• _ASSIGNMENT_
Please set down each entry exactly, omitting any picture it holds.

Dataset entries
■ ■ ■

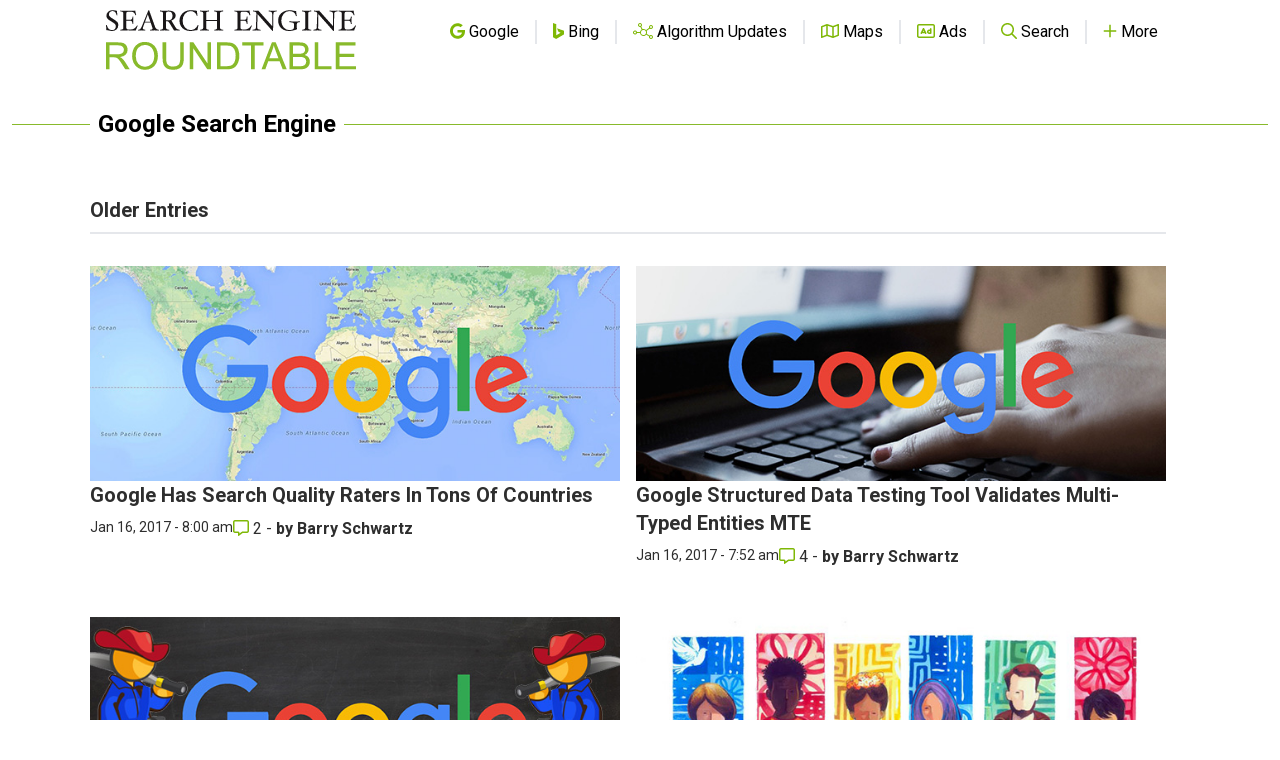

--- FILE ---
content_type: text/html; charset=utf-8
request_url: https://www.google.com/recaptcha/api2/aframe
body_size: 247
content:
<!DOCTYPE HTML><html><head><meta http-equiv="content-type" content="text/html; charset=UTF-8"></head><body><script nonce="tfv1Dt1mkC4bxeRBgiBwZA">/** Anti-fraud and anti-abuse applications only. See google.com/recaptcha */ try{var clients={'sodar':'https://pagead2.googlesyndication.com/pagead/sodar?'};window.addEventListener("message",function(a){try{if(a.source===window.parent){var b=JSON.parse(a.data);var c=clients[b['id']];if(c){var d=document.createElement('img');d.src=c+b['params']+'&rc='+(localStorage.getItem("rc::a")?sessionStorage.getItem("rc::b"):"");window.document.body.appendChild(d);sessionStorage.setItem("rc::e",parseInt(sessionStorage.getItem("rc::e")||0)+1);localStorage.setItem("rc::h",'1769238143446');}}}catch(b){}});window.parent.postMessage("_grecaptcha_ready", "*");}catch(b){}</script></body></html>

■ ■ ■

• _ANSWER SPACE_
--- FILE ---
content_type: text/html; charset=utf-8
request_url: https://www.google.com/recaptcha/api2/aframe
body_size: 247
content:
<!DOCTYPE HTML><html><head><meta http-equiv="content-type" content="text/html; charset=UTF-8"></head><body><script nonce="tfv1Dt1mkC4bxeRBgiBwZA">/** Anti-fraud and anti-abuse applications only. See google.com/recaptcha */ try{var clients={'sodar':'https://pagead2.googlesyndication.com/pagead/sodar?'};window.addEventListener("message",function(a){try{if(a.source===window.parent){var b=JSON.parse(a.data);var c=clients[b['id']];if(c){var d=document.createElement('img');d.src=c+b['params']+'&rc='+(localStorage.getItem("rc::a")?sessionStorage.getItem("rc::b"):"");window.document.body.appendChild(d);sessionStorage.setItem("rc::e",parseInt(sessionStorage.getItem("rc::e")||0)+1);localStorage.setItem("rc::h",'1769238143446');}}}catch(b){}});window.parent.postMessage("_grecaptcha_ready", "*");}catch(b){}</script></body></html>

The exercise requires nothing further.